§ Your objective
Repeat the data verbatim, images excluded.

(Captioned web image data)
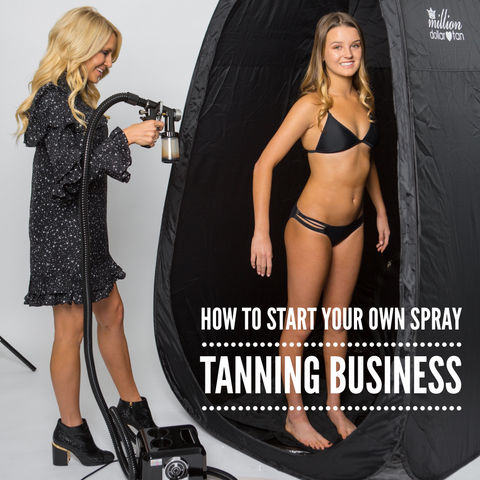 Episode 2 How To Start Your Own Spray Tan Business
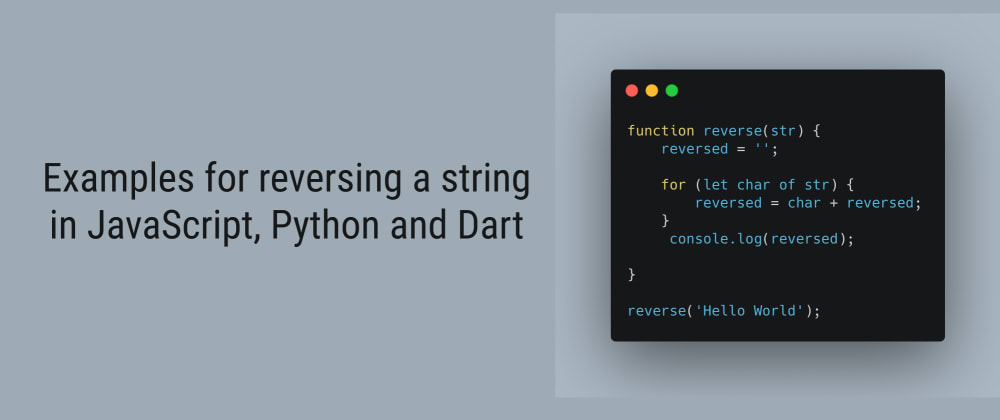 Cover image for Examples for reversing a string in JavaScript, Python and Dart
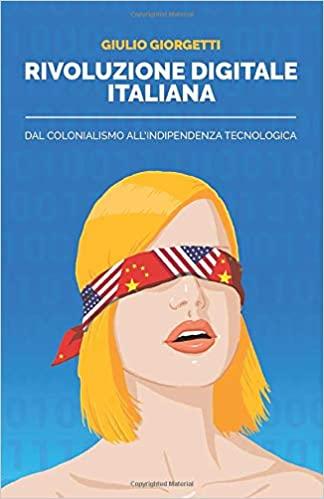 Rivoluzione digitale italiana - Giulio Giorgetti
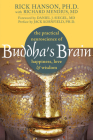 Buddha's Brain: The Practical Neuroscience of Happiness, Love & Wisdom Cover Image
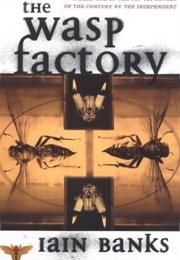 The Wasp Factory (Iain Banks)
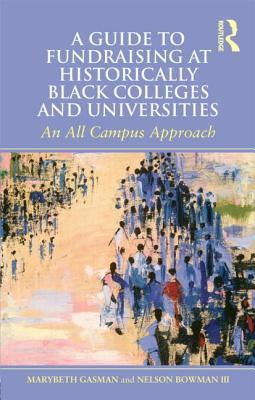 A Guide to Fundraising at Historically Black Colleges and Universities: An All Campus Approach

§ Response to this exercise
 Episode 2 How To Start Your Own Spray Tan Business
 Cover image for Examples for reversing a string in JavaScript, Python and Dart
 Rivoluzione digitale italiana - Giulio Giorgetti
 Buddha's Brain: The Practical Neuroscience of Happiness, Love & Wisdom Cover Image
 The Wasp Factory (Iain Banks)
 A Guide to Fundraising at Historically Black Colleges and Universities: An All Campus Approach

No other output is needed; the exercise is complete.